Re: [PATCH 08/10] media: uapi: h264: Clean slice invariants syntax elements

Nicolas Dufresne <nicolas.dufresne@xxxxxxxxxxxxx> · Mon, 27 Jul 2020 15:43:48 -0400

Le lundi 27 juillet 2020 à 20:10 +0200, Tomasz Figa a écrit :
> On Mon, Jul 27, 2020 at 6:18 PM Ezequiel Garcia <ezequiel@xxxxxxxxxxxxx> wrote:
> > On Mon, 2020-07-27 at 16:52 +0200, Tomasz Figa wrote:
> > > On Mon, Jul 27, 2020 at 4:39 PM Ezequiel Garcia <ezequiel@xxxxxxxxxxxxx> wrote:
> > > > Hi Alexandre,
> > > > 
> > > > Thanks a lot for the review.
> > > > 
> > > > On Sat, 2020-07-25 at 23:34 +0900, Alexandre Courbot wrote:
> > > > > On Thu, Jul 16, 2020 at 5:23 AM Ezequiel Garcia <ezequiel@xxxxxxxxxxxxx> wrote:
> > > > > > The H.264 specification requires in its "Slice header semantics"
> > > > > > section that the following values shall be the same in all slice headers:
> > > > > > 
> > > > > >   pic_parameter_set_id
> > > > > >   frame_num
> > > > > >   field_pic_flag
> > > > > >   bottom_field_flag
> > > > > >   idr_pic_id
> > > > > >   pic_order_cnt_lsb
> > > > > >   delta_pic_order_cnt_bottom
> > > > > >   delta_pic_order_cnt[ 0 ]
> > > > > >   delta_pic_order_cnt[ 1 ]
> > > > > >   sp_for_switch_flag
> > > > > >   slice_group_change_cycle
> > > > > > 
> > > > > > and can therefore be moved to the per-frame decode parameters control.
> > > > > 
> > > > > I am really not a H.264 expert, so this question may not be relevant,
> > > > 
> > > > All questions are welcome.
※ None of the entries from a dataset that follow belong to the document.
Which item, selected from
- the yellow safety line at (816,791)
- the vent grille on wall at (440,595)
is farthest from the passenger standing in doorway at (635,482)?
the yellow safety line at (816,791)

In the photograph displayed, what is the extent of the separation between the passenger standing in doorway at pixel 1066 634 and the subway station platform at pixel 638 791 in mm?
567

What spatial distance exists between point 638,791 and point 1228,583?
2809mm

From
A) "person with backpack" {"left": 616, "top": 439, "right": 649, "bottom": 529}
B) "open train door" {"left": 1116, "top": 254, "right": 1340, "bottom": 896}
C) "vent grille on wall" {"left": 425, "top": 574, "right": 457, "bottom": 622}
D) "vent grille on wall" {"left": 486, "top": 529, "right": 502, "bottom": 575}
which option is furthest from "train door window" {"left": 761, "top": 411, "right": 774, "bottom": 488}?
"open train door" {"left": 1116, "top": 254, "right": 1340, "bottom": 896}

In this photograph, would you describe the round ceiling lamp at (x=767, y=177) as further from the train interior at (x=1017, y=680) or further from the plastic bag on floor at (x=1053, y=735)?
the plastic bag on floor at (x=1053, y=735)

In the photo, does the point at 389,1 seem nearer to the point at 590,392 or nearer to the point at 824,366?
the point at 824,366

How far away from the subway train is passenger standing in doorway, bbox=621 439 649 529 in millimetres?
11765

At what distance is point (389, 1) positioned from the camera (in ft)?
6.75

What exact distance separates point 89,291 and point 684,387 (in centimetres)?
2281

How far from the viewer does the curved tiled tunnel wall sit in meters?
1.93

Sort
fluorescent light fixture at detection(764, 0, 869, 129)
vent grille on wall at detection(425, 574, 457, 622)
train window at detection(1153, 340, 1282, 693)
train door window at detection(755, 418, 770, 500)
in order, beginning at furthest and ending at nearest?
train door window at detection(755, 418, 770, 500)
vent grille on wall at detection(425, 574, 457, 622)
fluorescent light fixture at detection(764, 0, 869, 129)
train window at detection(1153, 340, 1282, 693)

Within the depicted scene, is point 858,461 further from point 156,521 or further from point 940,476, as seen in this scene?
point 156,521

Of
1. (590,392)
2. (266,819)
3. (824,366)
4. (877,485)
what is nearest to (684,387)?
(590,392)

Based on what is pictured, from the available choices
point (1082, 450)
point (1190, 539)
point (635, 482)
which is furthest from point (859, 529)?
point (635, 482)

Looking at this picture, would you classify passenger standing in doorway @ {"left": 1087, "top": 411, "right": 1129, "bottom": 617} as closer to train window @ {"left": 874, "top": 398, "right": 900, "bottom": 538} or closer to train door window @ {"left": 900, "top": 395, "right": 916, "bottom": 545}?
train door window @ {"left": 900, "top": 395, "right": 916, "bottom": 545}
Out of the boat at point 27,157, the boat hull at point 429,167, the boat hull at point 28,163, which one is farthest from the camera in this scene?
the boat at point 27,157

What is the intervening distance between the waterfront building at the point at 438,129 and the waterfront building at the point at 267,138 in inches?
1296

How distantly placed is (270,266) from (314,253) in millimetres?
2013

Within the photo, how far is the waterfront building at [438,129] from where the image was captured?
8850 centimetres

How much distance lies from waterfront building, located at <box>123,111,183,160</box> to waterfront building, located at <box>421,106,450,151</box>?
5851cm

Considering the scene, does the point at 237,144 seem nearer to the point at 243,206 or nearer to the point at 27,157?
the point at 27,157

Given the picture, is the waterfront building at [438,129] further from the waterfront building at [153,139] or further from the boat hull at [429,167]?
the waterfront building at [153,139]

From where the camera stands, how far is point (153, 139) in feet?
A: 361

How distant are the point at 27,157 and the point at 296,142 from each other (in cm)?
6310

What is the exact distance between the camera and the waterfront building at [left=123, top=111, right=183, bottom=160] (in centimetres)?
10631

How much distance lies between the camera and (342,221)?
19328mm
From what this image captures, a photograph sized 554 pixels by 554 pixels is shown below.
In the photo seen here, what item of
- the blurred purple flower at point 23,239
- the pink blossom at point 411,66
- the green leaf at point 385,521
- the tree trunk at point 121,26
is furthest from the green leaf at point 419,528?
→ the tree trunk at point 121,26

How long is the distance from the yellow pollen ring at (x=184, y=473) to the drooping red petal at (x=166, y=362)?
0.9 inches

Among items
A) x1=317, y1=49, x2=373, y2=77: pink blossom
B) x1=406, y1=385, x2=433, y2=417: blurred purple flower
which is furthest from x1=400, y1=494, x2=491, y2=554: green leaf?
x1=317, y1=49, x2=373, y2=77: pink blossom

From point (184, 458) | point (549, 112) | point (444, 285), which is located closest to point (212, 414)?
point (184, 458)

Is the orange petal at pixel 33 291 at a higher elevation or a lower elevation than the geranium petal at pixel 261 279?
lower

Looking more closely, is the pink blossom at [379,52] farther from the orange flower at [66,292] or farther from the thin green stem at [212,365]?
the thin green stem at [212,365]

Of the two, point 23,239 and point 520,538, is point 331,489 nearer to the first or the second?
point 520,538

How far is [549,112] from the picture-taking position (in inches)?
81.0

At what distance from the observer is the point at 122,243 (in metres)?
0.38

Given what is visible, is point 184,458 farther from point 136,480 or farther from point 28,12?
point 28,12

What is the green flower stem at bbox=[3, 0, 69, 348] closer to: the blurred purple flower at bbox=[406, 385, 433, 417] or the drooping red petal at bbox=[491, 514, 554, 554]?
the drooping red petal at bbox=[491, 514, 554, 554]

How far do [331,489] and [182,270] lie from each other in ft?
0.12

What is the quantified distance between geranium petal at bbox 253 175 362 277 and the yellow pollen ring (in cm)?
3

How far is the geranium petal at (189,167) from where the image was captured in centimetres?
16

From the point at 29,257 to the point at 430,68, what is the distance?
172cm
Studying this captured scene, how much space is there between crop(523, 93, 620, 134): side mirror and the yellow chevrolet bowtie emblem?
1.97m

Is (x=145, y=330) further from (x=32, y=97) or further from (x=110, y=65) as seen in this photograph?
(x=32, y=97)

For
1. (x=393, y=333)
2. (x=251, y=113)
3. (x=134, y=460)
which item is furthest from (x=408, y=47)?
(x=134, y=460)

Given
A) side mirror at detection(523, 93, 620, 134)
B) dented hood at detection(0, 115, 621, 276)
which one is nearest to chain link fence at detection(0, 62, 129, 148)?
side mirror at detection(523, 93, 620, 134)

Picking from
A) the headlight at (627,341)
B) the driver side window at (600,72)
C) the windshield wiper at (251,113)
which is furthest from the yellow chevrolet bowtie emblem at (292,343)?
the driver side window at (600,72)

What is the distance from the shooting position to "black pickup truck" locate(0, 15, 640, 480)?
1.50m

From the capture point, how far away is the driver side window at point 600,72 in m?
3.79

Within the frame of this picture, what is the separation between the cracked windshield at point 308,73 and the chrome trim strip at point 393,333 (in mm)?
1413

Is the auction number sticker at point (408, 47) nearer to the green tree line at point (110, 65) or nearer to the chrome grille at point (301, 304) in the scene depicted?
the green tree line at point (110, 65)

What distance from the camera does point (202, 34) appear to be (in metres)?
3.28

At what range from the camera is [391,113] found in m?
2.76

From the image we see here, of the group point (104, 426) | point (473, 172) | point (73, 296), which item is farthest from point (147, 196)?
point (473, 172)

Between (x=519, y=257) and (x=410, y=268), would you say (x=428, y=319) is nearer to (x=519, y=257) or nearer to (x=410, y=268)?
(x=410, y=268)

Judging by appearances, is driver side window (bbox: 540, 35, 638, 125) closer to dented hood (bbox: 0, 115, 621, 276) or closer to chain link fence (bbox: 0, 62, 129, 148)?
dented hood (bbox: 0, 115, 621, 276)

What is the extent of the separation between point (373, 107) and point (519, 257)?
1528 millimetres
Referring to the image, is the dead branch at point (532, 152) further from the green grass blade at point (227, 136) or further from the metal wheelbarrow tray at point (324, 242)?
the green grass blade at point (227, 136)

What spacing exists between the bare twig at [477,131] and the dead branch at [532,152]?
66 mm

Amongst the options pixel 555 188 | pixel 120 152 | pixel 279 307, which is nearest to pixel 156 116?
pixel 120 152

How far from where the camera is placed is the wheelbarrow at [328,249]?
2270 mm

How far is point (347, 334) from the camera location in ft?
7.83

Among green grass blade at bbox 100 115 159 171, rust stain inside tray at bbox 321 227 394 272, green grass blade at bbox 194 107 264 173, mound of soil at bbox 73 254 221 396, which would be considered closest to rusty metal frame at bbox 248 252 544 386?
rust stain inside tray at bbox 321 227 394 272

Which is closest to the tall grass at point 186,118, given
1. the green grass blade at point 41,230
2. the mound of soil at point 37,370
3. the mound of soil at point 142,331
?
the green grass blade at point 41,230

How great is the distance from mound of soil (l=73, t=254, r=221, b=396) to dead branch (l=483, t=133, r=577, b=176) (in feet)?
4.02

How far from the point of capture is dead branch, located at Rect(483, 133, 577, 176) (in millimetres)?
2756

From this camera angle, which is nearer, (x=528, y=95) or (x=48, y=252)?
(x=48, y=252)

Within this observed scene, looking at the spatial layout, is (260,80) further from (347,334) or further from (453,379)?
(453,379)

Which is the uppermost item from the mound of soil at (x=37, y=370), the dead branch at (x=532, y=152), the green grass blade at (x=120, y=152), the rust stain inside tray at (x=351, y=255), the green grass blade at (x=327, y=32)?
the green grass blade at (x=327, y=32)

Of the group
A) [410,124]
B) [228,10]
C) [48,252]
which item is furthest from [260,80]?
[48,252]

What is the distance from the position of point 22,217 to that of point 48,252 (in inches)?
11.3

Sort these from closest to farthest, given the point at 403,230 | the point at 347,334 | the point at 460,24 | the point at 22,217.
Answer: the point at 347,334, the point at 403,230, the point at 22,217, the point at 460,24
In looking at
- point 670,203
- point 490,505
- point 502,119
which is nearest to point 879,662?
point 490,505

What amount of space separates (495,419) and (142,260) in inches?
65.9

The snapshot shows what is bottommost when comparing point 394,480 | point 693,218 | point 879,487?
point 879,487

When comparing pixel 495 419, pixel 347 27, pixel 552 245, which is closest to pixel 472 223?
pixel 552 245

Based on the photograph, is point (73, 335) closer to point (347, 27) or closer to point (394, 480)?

I'm more than happy to discuss this patchset.
> > > > 
> > > > > but are these values specified for every slice header in the
> > > > > bitstream, or are they specified only once per frame?
> > > > > 
> > > > > I am asking this because it would certainly make user-space code
> > > > > simpler if we could remain as close to the bitstream as possible. If
> > > > > these values are specified once per slice, then factorizing them would
> > > > > leave user-space with the burden of deciding what to do if they change
> > > > > across slices.
> > > > > 
> > > > > Note that this is a double-edged sword, because it is not necessarily
> > > > > better to leave the firmware in charge of deciding what to do in such
> > > > > a case. :) So hopefully these are only specified once per frame in the
> > > > > bitstream, in which case your proposal makes complete sense.
> > > > 
> > > > Frame-based hardwares accelerators such as Hantro and Rockchip VDEC
> > > > are doing the slice header parsing themselves. Therefore, the
> > > > driver is not really parsing these fields on each slice header.
> > > > 
> > > > Currently, we are already using only the first slice in a frame,
> > > > as you can see from:
> > > > 
> > > >         if (slices[0].flags & V4L2_H264_SLICE_FLAG_FIELD_PIC)
> > > >                 reg |= G1_REG_DEC_CTRL0_PIC_FIELDMODE_E;
> > > > 
> > > > Even if these fields are transported in the slice header,
> > > > I think it makes sense for us to split them into the decode params
> > > > (per-frame) control.
> > > > 
> > > > They are really specified to be the same across all slices,
> > > > so even I'd say if a bitstream violates this, it's likely
> > > > either a corrupted bitstream or an encoder bug.
> > > > 
> > > > OTOH, one thing this makes me realize is that the slice params control
> > > > is wrongly specified as an array.
> > > 
> > > It is _not_.
> > > 
> > 
> > We introduced the hold capture buffer specifically to support
> > this without having a slice array.
> > 
> > I don't think we have a plan to support this control properly
> > as an array.
> > 
> > If we decide to support the slice control as an array,
> > we would have to implement a mechanism to specify the array size,
> > which we currently don't have AFAIK.
> > 
> 
> That wasn't the conclusion when we discussed this last time on IRC.
> +Nicolas Dufresne
> 
> Currently the 1-slice per buffer model is quite impractical:
> 1) the maximum number of buffers is 32, which for some streams can be
> less than needed to queue a single frame,

To give more context, it seems the discussion was about being able to
use slice decoder with a 1 poll() per frame model. Of course this will
never be as efficient as when using a frame base decoder, but as
current design, you can keep a list of pending request (each request is
1 slice/buffer), and simply use memory pressure to poll a mid point and
dequeue the remaining. An example, yo have 8 pending request, and reach
your memory limit:

  [R1, R2, R3, R4, R5, R6, R7, R8]

As requests are in order and behaves like memory fences, you can pick
R6, and poll() that one. When R6 is ready, you can then dequeue R1 to
R6 without blocking. In this context, a limit of 16 or 32 buffers seems
fair, the optimization we can do in userspace is likely sufficient. So
I'd like to drop problem 1) from our list.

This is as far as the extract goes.